◆ **PROBLEM DESCRIPTION**
Determine how many lines of the records contain the string "ceiling", treating case as significant, and give only that number.

(Excerpts from spatial question data)
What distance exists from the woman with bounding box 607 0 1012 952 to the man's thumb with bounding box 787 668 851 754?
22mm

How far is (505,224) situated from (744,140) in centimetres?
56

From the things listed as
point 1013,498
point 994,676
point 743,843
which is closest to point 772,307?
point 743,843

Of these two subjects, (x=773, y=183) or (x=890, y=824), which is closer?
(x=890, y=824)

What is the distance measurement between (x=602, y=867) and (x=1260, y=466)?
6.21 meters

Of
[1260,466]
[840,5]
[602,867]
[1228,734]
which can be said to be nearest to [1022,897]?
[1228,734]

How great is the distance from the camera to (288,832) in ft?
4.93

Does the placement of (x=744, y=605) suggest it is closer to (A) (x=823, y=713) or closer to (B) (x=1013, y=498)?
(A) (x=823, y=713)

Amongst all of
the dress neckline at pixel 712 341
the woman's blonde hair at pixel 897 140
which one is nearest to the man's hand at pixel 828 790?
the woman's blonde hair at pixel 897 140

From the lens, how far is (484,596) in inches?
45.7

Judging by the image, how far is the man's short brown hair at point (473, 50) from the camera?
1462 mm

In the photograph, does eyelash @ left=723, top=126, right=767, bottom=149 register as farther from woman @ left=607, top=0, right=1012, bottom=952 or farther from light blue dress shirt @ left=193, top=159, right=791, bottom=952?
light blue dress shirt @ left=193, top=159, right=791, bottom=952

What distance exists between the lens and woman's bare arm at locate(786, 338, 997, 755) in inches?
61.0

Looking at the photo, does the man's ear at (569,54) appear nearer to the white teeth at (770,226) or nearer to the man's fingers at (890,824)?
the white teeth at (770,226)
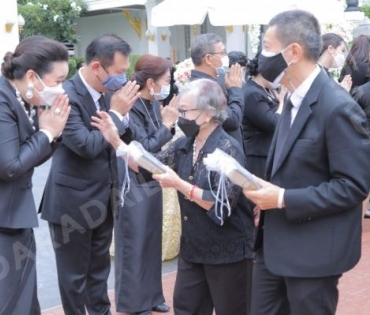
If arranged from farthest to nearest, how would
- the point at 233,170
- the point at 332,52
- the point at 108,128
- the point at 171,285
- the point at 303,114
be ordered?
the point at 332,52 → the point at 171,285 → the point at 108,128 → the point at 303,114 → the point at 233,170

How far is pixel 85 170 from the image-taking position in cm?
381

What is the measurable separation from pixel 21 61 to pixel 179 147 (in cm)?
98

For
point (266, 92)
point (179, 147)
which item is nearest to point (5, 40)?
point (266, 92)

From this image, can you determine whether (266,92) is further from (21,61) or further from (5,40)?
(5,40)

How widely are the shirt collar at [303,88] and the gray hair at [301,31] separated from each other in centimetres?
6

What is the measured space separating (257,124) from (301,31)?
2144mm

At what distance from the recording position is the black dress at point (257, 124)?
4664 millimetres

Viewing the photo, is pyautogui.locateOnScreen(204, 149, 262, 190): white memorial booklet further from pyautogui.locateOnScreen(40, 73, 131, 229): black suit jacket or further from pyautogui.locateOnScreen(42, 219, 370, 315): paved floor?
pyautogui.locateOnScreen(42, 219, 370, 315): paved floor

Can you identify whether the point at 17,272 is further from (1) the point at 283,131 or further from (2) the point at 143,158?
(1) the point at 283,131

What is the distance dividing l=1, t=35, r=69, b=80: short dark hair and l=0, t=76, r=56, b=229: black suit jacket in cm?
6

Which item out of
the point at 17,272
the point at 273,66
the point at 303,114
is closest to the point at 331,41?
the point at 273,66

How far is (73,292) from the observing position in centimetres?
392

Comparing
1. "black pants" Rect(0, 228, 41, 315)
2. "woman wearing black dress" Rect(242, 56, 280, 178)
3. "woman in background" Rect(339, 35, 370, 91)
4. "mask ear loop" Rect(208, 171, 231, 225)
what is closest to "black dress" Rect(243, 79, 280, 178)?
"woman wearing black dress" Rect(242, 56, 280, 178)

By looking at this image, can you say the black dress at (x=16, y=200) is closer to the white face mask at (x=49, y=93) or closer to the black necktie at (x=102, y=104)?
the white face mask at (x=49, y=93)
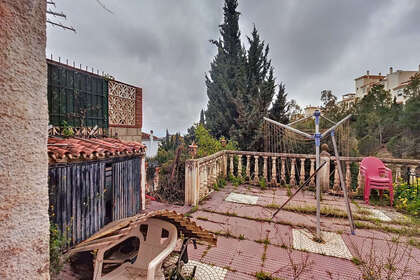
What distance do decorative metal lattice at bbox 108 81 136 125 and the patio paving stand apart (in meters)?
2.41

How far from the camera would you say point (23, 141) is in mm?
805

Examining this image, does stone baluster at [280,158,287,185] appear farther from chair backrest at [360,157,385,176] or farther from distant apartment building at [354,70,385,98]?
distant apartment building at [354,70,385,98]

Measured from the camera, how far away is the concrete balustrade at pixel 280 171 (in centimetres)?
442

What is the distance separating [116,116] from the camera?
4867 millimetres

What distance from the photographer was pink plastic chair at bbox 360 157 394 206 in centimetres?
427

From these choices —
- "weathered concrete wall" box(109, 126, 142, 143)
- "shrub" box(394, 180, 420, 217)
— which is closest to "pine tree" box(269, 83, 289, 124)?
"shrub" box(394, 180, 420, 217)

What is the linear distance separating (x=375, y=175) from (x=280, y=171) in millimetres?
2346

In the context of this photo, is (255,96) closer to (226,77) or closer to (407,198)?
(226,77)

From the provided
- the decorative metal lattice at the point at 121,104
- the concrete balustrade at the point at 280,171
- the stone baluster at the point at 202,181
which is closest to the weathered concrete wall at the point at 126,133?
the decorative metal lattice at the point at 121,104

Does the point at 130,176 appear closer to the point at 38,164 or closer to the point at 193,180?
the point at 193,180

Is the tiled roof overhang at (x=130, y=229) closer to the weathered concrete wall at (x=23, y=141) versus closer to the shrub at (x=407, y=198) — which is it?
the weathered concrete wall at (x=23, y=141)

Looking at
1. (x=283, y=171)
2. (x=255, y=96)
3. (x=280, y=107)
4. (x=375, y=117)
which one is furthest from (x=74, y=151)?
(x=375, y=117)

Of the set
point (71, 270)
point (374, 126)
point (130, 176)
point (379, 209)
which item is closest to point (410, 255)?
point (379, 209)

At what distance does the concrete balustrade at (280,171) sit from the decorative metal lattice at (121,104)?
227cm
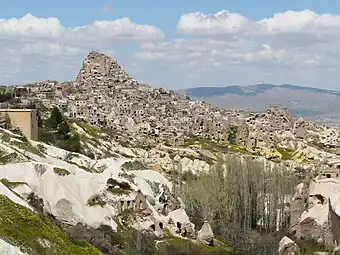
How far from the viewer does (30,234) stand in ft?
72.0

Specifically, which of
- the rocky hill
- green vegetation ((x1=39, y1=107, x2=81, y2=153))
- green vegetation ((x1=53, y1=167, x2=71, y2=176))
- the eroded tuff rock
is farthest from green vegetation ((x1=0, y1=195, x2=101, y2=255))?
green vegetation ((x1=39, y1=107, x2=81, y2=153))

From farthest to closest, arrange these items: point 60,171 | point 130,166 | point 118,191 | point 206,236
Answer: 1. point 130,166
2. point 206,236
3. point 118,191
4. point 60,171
...
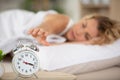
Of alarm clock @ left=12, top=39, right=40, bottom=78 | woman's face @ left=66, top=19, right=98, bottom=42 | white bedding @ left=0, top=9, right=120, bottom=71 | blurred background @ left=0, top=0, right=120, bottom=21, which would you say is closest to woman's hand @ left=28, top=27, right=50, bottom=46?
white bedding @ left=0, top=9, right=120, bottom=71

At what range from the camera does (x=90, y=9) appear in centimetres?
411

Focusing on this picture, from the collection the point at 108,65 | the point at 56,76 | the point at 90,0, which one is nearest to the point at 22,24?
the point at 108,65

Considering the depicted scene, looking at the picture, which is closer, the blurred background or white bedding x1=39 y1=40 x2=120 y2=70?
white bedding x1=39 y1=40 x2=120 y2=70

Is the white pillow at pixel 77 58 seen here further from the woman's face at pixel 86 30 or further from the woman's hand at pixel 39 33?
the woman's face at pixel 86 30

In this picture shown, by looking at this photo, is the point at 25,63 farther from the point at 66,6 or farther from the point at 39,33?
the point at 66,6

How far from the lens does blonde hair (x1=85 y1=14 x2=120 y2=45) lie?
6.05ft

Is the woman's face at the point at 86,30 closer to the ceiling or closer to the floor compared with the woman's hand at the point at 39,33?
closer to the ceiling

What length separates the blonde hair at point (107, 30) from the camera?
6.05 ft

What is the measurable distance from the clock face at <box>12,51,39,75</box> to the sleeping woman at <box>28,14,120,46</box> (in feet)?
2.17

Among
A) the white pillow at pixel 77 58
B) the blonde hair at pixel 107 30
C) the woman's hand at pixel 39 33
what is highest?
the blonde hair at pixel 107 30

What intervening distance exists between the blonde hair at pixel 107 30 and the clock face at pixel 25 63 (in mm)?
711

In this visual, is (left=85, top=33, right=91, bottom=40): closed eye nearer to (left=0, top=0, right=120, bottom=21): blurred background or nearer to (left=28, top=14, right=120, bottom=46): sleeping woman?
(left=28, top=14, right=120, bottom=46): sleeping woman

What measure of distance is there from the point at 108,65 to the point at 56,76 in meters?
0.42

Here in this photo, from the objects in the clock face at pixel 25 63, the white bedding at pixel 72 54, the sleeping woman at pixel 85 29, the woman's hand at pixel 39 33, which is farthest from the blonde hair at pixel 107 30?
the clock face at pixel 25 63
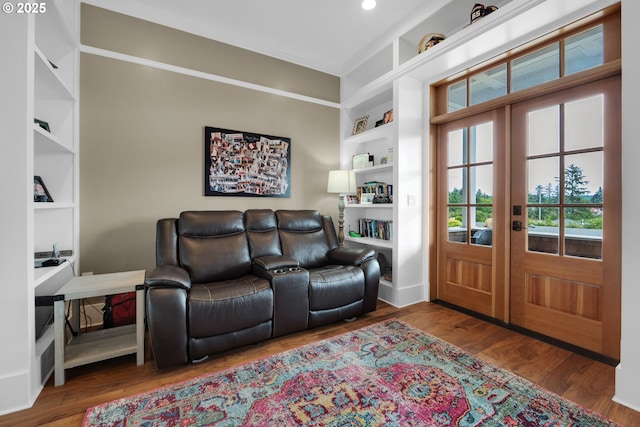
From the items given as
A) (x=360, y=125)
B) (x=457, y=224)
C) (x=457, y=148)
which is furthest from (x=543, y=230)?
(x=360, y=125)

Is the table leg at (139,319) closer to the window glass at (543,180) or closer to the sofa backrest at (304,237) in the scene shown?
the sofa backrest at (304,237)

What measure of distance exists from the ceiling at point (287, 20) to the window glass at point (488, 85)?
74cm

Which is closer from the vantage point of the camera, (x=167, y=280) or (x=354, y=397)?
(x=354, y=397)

◆ **SOLUTION FOR THIS EXERCISE**
3